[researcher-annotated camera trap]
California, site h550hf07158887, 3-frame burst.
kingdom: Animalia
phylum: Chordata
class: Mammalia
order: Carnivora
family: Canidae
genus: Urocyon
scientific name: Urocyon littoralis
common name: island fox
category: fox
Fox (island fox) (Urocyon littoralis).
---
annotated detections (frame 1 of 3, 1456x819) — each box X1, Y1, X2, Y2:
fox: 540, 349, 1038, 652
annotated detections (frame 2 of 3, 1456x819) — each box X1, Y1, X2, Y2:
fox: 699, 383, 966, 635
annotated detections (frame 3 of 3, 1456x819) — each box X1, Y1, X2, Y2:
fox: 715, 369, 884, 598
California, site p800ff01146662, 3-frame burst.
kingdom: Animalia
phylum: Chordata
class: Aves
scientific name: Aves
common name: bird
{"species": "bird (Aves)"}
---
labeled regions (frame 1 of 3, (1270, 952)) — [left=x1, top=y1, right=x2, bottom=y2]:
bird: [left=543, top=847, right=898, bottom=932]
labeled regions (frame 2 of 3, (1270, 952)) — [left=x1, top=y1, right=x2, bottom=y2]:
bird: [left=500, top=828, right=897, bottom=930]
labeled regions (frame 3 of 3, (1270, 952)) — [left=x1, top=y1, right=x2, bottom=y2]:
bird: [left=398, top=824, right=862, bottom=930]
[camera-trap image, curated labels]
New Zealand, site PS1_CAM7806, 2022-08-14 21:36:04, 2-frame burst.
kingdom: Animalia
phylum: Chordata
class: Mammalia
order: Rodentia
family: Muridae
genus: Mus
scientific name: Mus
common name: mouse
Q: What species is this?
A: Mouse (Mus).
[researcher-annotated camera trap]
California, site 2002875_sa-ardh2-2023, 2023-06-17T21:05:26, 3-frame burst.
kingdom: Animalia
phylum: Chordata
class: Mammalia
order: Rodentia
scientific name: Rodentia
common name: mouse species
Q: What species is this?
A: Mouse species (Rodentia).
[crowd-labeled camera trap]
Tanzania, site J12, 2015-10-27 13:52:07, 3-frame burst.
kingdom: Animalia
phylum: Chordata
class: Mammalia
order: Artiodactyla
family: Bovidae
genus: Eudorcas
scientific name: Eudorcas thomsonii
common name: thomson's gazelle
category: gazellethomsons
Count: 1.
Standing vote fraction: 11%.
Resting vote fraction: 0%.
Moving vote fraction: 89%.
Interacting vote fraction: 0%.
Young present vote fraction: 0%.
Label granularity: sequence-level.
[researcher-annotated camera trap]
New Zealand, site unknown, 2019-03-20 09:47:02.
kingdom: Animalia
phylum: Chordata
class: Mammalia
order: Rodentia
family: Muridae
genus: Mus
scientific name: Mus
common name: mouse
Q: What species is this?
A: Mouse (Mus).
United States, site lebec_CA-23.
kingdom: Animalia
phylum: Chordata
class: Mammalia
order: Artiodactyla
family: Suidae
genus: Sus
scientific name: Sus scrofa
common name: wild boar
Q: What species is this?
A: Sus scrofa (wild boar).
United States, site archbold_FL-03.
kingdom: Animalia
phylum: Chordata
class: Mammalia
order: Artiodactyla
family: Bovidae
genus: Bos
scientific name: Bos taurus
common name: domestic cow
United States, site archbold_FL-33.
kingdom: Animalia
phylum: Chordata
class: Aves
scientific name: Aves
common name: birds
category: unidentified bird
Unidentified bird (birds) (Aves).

::::

What to work on: An exact, complete copy of the data is the only acceptable answer.

Solution to this exercise:
[researcher-annotated camera trap]
California, site h550hf07158887, 3-frame burst.
kingdom: Animalia
phylum: Chordata
class: Mammalia
order: Carnivora
family: Canidae
genus: Urocyon
scientific name: Urocyon littoralis
common name: island fox
category: fox
Fox (island fox) (Urocyon littoralis).
---
annotated detections (frame 1 of 3, 1456x819) — each box X1, Y1, X2, Y2:
fox: 540, 349, 1038, 652
annotated detections (frame 2 of 3, 1456x819) — each box X1, Y1, X2, Y2:
fox: 699, 383, 966, 635
annotated detections (frame 3 of 3, 1456x819) — each box X1, Y1, X2, Y2:
fox: 715, 369, 884, 598
California, site p800ff01146662, 3-frame burst.
kingdom: Animalia
phylum: Chordata
class: Aves
scientific name: Aves
common name: bird
{"species": "bird (Aves)"}
---
labeled regions (frame 1 of 3, (1270, 952)) — [left=x1, top=y1, right=x2, bottom=y2]:
bird: [left=543, top=847, right=898, bottom=932]
labeled regions (frame 2 of 3, (1270, 952)) — [left=x1, top=y1, right=x2, bottom=y2]:
bird: [left=500, top=828, right=897, bottom=930]
labeled regions (frame 3 of 3, (1270, 952)) — [left=x1, top=y1, right=x2, bottom=y2]:
bird: [left=398, top=824, right=862, bottom=930]
[camera-trap image, curated labels]
New Zealand, site PS1_CAM7806, 2022-08-14 21:36:04, 2-frame burst.
kingdom: Animalia
phylum: Chordata
class: Mammalia
order: Rodentia
family: Muridae
genus: Mus
scientific name: Mus
common name: mouse
Q: What species is this?
A: Mouse (Mus).
[researcher-annotated camera trap]
California, site 2002875_sa-ardh2-2023, 2023-06-17T21:05:26, 3-frame burst.
kingdom: Animalia
phylum: Chordata
class: Mammalia
order: Rodentia
scientific name: Rodentia
common name: mouse species
Q: What species is this?
A: Mouse species (Rodentia).
[crowd-labeled camera trap]
Tanzania, site J12, 2015-10-27 13:52:07, 3-frame burst.
kingdom: Animalia
phylum: Chordata
class: Mammalia
order: Artiodactyla
family: Bovidae
genus: Eudorcas
scientific name: Eudorcas thomsonii
common name: thomson's gazelle
category: gazellethomsons
Count: 1.
Standing vote fraction: 11%.
Resting vote fraction: 0%.
Moving vote fraction: 89%.
Interacting vote fraction: 0%.
Young present vote fraction: 0%.
Label granularity: sequence-level.
[researcher-annotated camera trap]
New Zealand, site unknown, 2019-03-20 09:47:02.
kingdom: Animalia
phylum: Chordata
class: Mammalia
order: Rodentia
family: Muridae
genus: Mus
scientific name: Mus
common name: mouse
Q: What species is this?
A: Mouse (Mus).
United States, site lebec_CA-23.
kingdom: Animalia
phylum: Chordata
class: Mammalia
order: Artiodactyla
family: Suidae
genus: Sus
scientific name: Sus scrofa
common name: wild boar
Q: What species is this?
A: Sus scrofa (wild boar).
United States, site archbold_FL-03.
kingdom: Animalia
phylum: Chordata
class: Mammalia
order: Artiodactyla
family: Bovidae
genus: Bos
scientific name: Bos taurus
common name: domestic cow
United States, site archbold_FL-33.
kingdom: Animalia
phylum: Chordata
class: Aves
scientific name: Aves
common name: birds
category: unidentified bird
Unidentified bird (birds) (Aves).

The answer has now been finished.